RoboTwin 2.0: A Scalable Data Generator and Benchmark with Strong Domain Randomization for Robust Bimanual Robotic Manipulation
Abstract
Simulation-based data synthesis has emerged as a powerful paradigm for enhancing real-world robotic manipulation. However, existing synthetic datasets remain insufficient for robust bimanual manipulation due to two key challenges: (1) the lack of an autonomous self-correcting mechanism to resolve execution failures in complex coordination tasks, and (2) the scarcity of diverse visual and spatial variations required to bridge the sim-to-real gap. To this end, we present RoboTwin 2.0, a scalable simulation framework that enables closed-loop, automated, large-scale generation of diverse and realistic data, along with unified evaluation protocols for dual-arm manipulation. Built upon RoboTwin-OD, a foundational library of 731 instances across 147 categories with rich semantic annotations, our framework integrates Multimodal Large Language Models (MLLMs) with simulation-in-the-loop verification. This integration forms an automated feedback mechanism that significantly boosts the success rate of expert task program generation.
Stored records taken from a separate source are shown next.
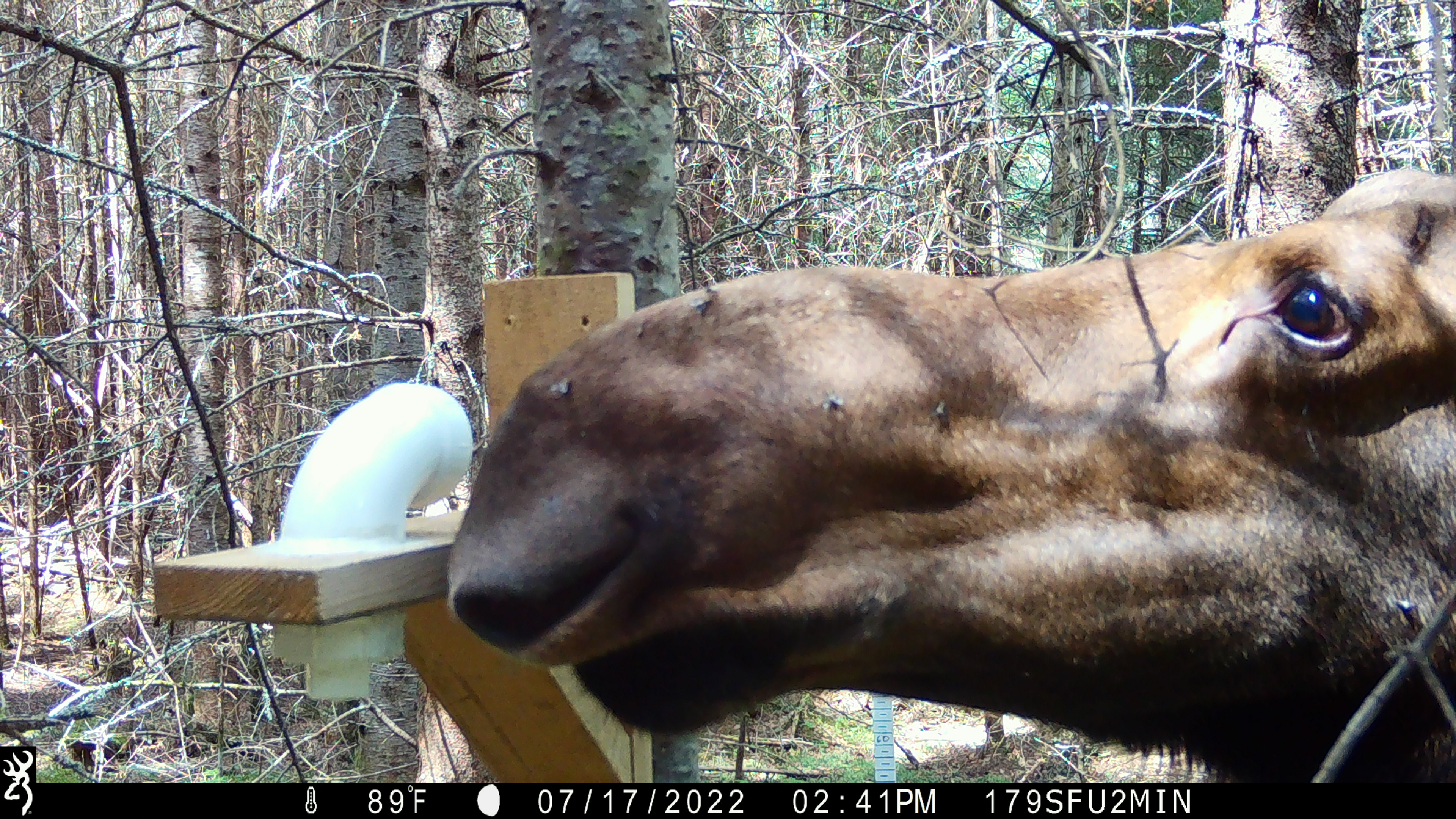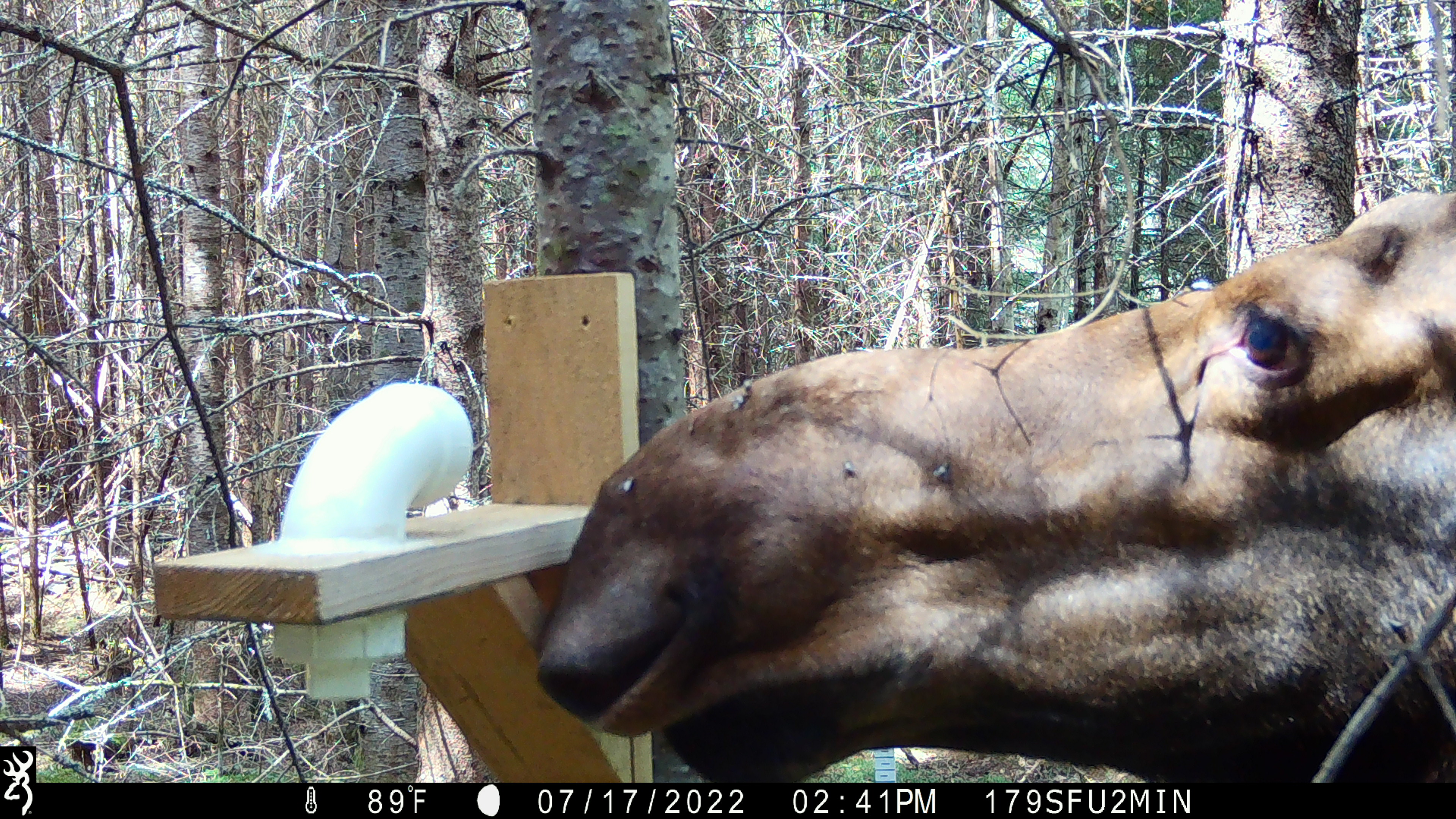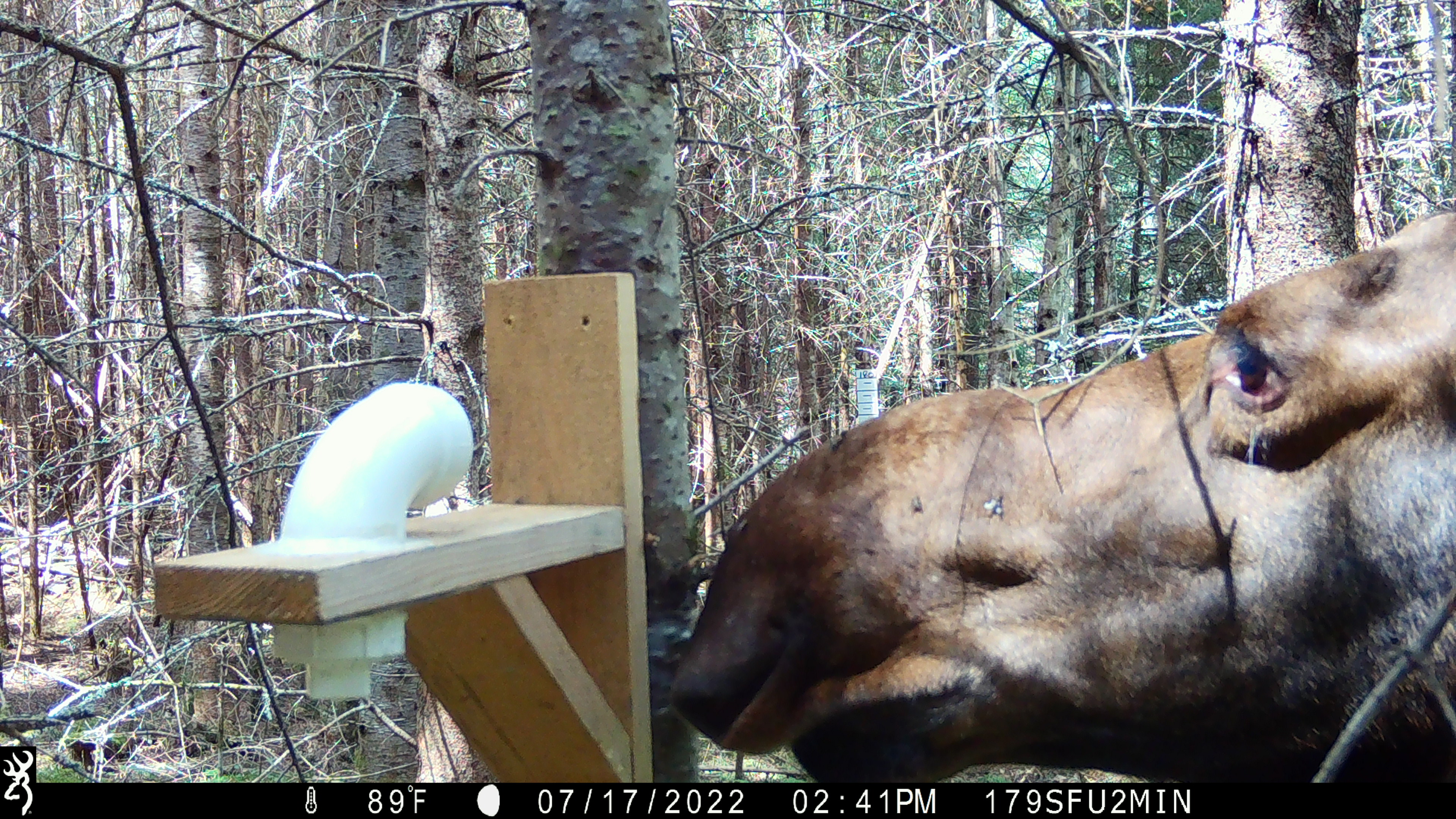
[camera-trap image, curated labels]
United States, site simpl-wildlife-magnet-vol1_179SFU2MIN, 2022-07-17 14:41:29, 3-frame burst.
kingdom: Animalia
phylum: Chordata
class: Mammalia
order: Artiodactyla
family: Cervidae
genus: Alces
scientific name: Alces alces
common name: moose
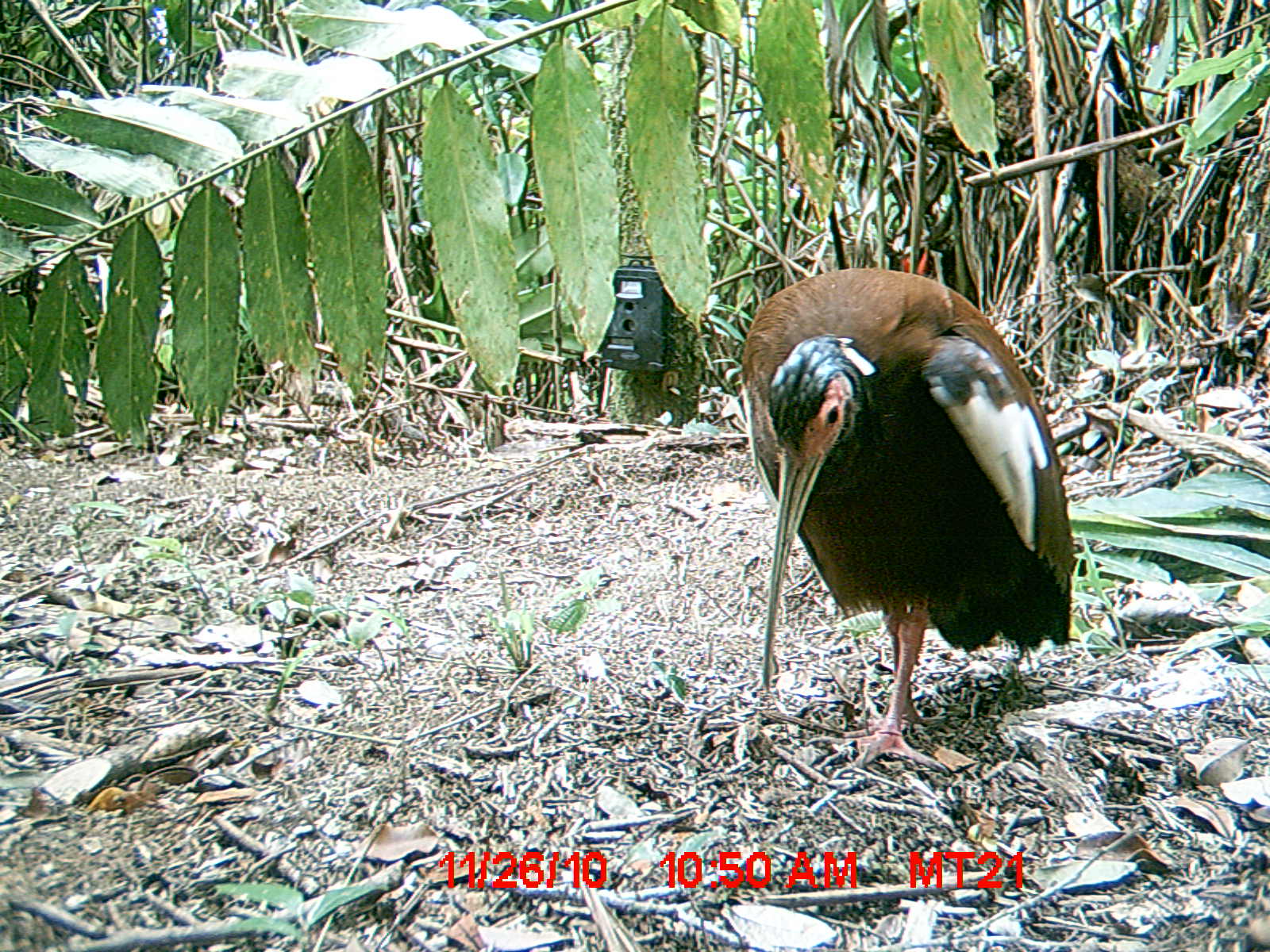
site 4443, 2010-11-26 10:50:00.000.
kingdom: Animalia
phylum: Chordata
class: Aves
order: Pelecaniformes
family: Threskiornithidae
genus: Lophotibis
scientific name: Lophotibis cristata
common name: madagascan ibis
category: lophotibis cristataa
Lophotibis cristataa (madagascan ibis) (Lophotibis cristata), count 1.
To enhance robust sim-to-real transfer, RoboTwin 2.0 incorporates structured domain randomization along five axes: clutter, lighting, background, tabletop height and language instructions, thereby maximizing data diversity. We instantiate this framework across 50 dual-arm tasks spanning five robot embodiments. Empirical evaluations demonstrate that Vision-Language-Action (VLA) models pre-trained on our synthetic data achieve a 3.6x improvement in few-shot real-world transfer (over a 10-demo baseline) and a 2.2x gain in zero-shot generalization. We release the data generator, benchmark, pre-collected dataset, and code to support scalable research in robust bimanual manipulation.